Guilt Tradition – Our Season
Independent | January 1, 2025
It’s a new year, so we need new hardcore albums from dudes who have been in the game for 20+ plays. Our Season is seasoned, to be sure, steeped in generations of different sounds. The band lists heavy hitters like Terror, Buried Alive, and Hope Conspiracy as major influences, and you can certainly hear that here, though, in keeping with the times, you could also add Madball, Speed, and Trapped Under Ice to that list, too. I could listen to “Faith Abuse” or “Mouthful of Thorns” on repeat all day. PDX looks to have an exciting scene on its hands.
Yarbo – Husband
Independent | November 22, 2024
I don’t know. I keep listening to this looney Saskatoon-y post-hardcore bad acid trip and keep ending up more lost than ever. Every time I think I’ve got my bearings—”Tarbox” and “Pinot Grigio Hide” sound like Refused!—I’m otherwise in the dark. And, sure, listening to new music isn’t totally an exercise in extracting a band’s references to make reviews easier, but it’s not not that. One likes to feel moored and secured, and yet, that’s not the point. An immense amount of swaggering braggadocio, sneering sweat, and an utter contempt for both self and world went into Husband.
Nate Collins – DØMINIØN
Fiadh Productions | December 20, 2024
There’s nothing funny about this record. A disquieting, pooling lake of noise shudders and shakes you from your oafish stupor. Let’s lighten the mood with a quote from 1830s food reformer Sylvester Graham on eating meat: “Its permanent effects, from generation to generation as a general fact, are to increase the relative proportion of the lower and back part of the brain, and to cause the animal to predominate over the intellectual and moral man: and when the numerous exciting, irritating, debilitating and depraving causes which abound in civic life, co-operate with this, their combined efficiency of evil is tremendous.”
VA – Past/Present 2024 Compilation
PITP | December 18, 2024
I own this compilation, though I didn’t buy it nor does it show up in my bandcamp collection. But there it is, a 26-track, 3-hour compilation of a year’s worth of ambient music. My love for Past Inside the Present and Healing Sound Propagandist is well documented. From the kaleidoscopic “Axiom Haze” by 36 and the slowly unfolding grand atmospherics of “Cavanaugh Bay” by Slow Dancing Society to Corrupting Sea’s panoramic sonic environmentalism “Nature,” there’s such a richness of sounds, patterns, and feelings. Something to put on help ease the burden. Something to parse, with loving care, track by track.
Kerosene Heights – Leaving EP
Independent | June 7, 2024
You know I love that jingle jangle of whatever version of the emo revival we’re on at this point. It’s an endless one, like an evangelical big top on the side of a backroad that stays up all year so you can always find your way to healing and faith. You also know I love Glocca Morra and Free Throw. So does this Asheville four-piece. We’re a match made in Michigan. “Everything feels different when you’re gone.” Ain’t that the truth. If you’re lucky enough to live a long life full of love, people will spend a lot of time gone.
Now that you’ve listened to those 5 records in full, it’s time to F-L-U-S-H!
Stick shotgun-blasted us with so many No.s in TMP. Roldy shared some classic tech-death heat on TTT.

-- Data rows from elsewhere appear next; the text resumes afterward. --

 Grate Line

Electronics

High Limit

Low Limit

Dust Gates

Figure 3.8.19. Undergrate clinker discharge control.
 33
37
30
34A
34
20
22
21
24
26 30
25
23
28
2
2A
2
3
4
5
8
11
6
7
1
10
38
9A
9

Hans is back with a learned review of some new Dutch black metal courtesy of Grafjammer.
More black metal! Falxifer went Discog Diving into the Swedish orthodoxy of Ondskapt.
Toilet Radio ep. 538 features not only Joe n Jordan doin’ the usual but also Justin Foley of Killswitch Engage. We’re all agreed about BHBS.

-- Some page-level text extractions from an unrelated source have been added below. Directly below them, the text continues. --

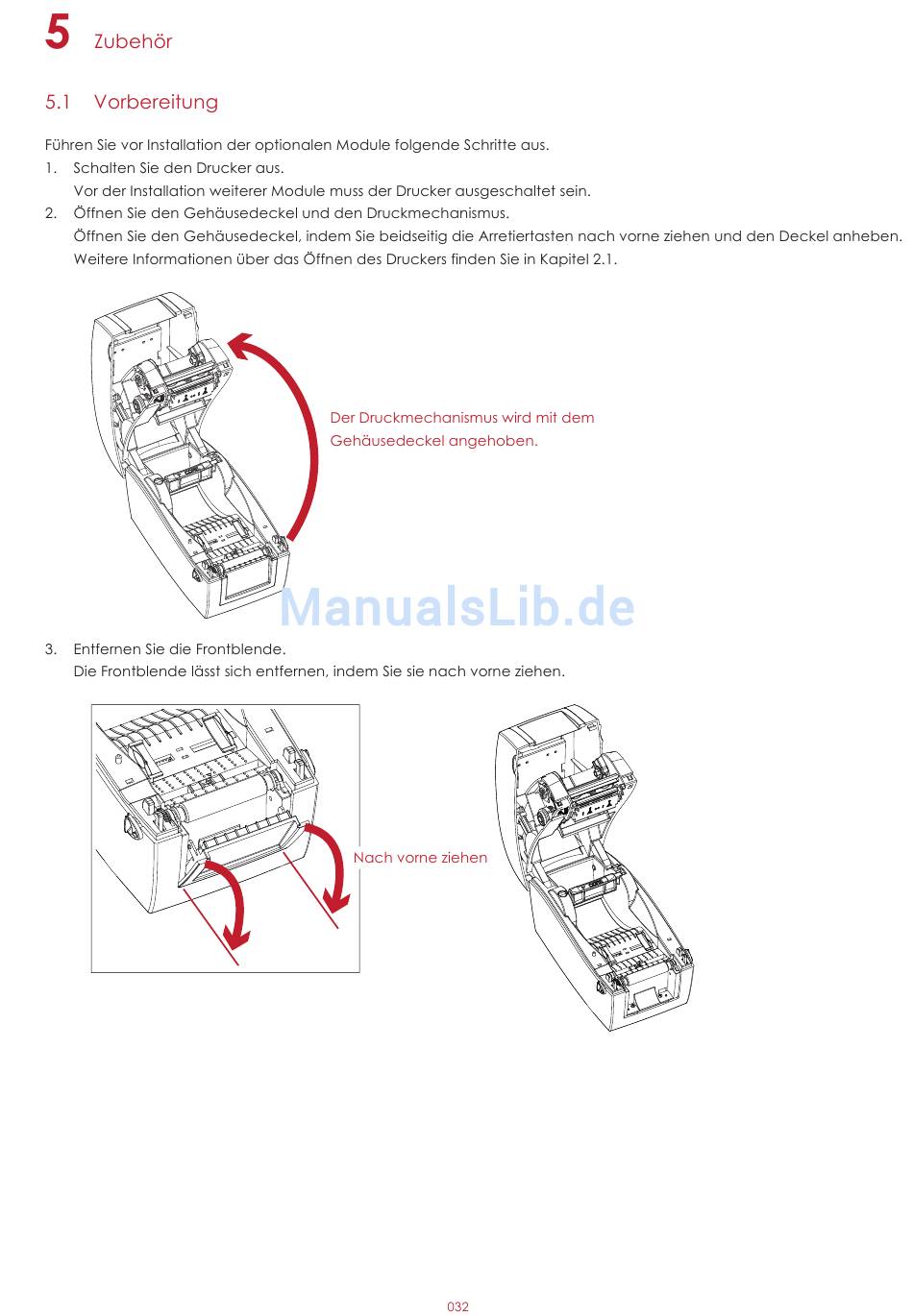 5 Zubehör

5.1 Vorbereitung

Führen Sie vor Installation der optionalen Module folgende Schritte aus.

1. Schalten Sie den Drucker aus.
Vor der Installation weiterer Module muss der Drucker ausgeschaltet sein.

2. Öffnen Sie den Gehäusedeckel und den Druckmechanismus.
Öffnen Sie den Gehäusedeckel, indem Sie beidseitig die Arretiertasten nach vorne ziehen und den Deckel anheben.
Weitere Informationen über das Öffnen des Druckers finden Sie in Kapitel 2.1.

Der Druckmechanismus wird mit dem Gehäusedeckel angehoben.

ManualsLib.de

3. Entfernen Sie die Frontblende.
Die Frontblende lässt sich entfernen, indem Sie sie nach vorne ziehen.

Nach vorne ziehen

032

Toilet Radio 538 – Drum Theory with Justin Foley of Killswitch Engage
Long live Transcending Obscurity. I hit y’all with the track-by-tracker.
Traditions With No Certain End: Transcending Obscurity Label Sampler 2025
That’s the week in the Bowl. You know what to do. First, you read all my little reviews and marvel at them. Second, you go back through this week’s articles and marvel at them. Third, you share your GBUs in the comments and, you guessed it, marvel at them. Have a marvelous weekend, you marvels. Warm hugs and wet kisses.